NASHVILLE, Tenn. (WZTV) — Animal advocates protest against cruel practice involving chains attached to the horse’s hoof and boots used to give horses an exaggerated gait.
Animal Welfare Advocates with the grassroots Citizens Campaign Against “big lick” Animal Cruelty (CCABLAC) have announced that they will peacefully assemble at the Tennessee Library Thursday at 1 p.m. to protest against and call for the immediate removal of a “big lick” Tennessee Walking Horse placed on the outside wall of Tennessee Library as an official Tennessee State Symbol.
Middle Tennessee State University Horse Science Professor equine vet Dr. John Haffner told the Murfreesboro Pulse that, “The fact is the big lick can only be accomplished by soring.

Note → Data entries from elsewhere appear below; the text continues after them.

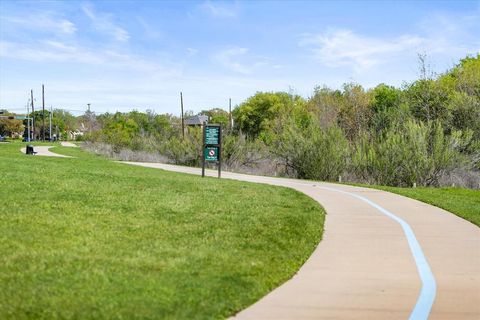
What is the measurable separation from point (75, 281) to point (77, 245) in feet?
5.75

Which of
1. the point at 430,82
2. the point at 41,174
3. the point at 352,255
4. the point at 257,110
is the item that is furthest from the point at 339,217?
the point at 257,110

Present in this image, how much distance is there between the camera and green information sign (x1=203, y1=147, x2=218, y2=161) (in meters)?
21.0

When one soring technique becomes detectable, another one is developed. The big lick is a learned response to pain and if horses have not been sored, they do not learn it.”
According to the Humane Society, soring involves the intentional infliction of pain to a horse's legs or hooves in order to force the horse to perform an artificial, exaggerated gait. Caustic chemicals; blistering agents like mustard oil, diesel fuel and kerosene, are applied to the horse's limbs, causing extreme pain and suffering.
The United States House of Representatives voted in a landslide margin to abolish the nearly eight pound “stack shoes” and “chains” necessary to manufacture the “big lick” gait of Tennessee Walking Horses.
The organization is asking Tennesseans to boycott the Tennessee Walking Horse National Celebration in Shelbyville from August 24 to September 3.
CCABLAC says it wants to deliver a clear message that Tennesseans will not provide legitimacy to this cruelty. The methods that produce a “big lick” gait are a stain upon the great State of Tennessee. The Congress has said “No”; Tennesseans should do the same.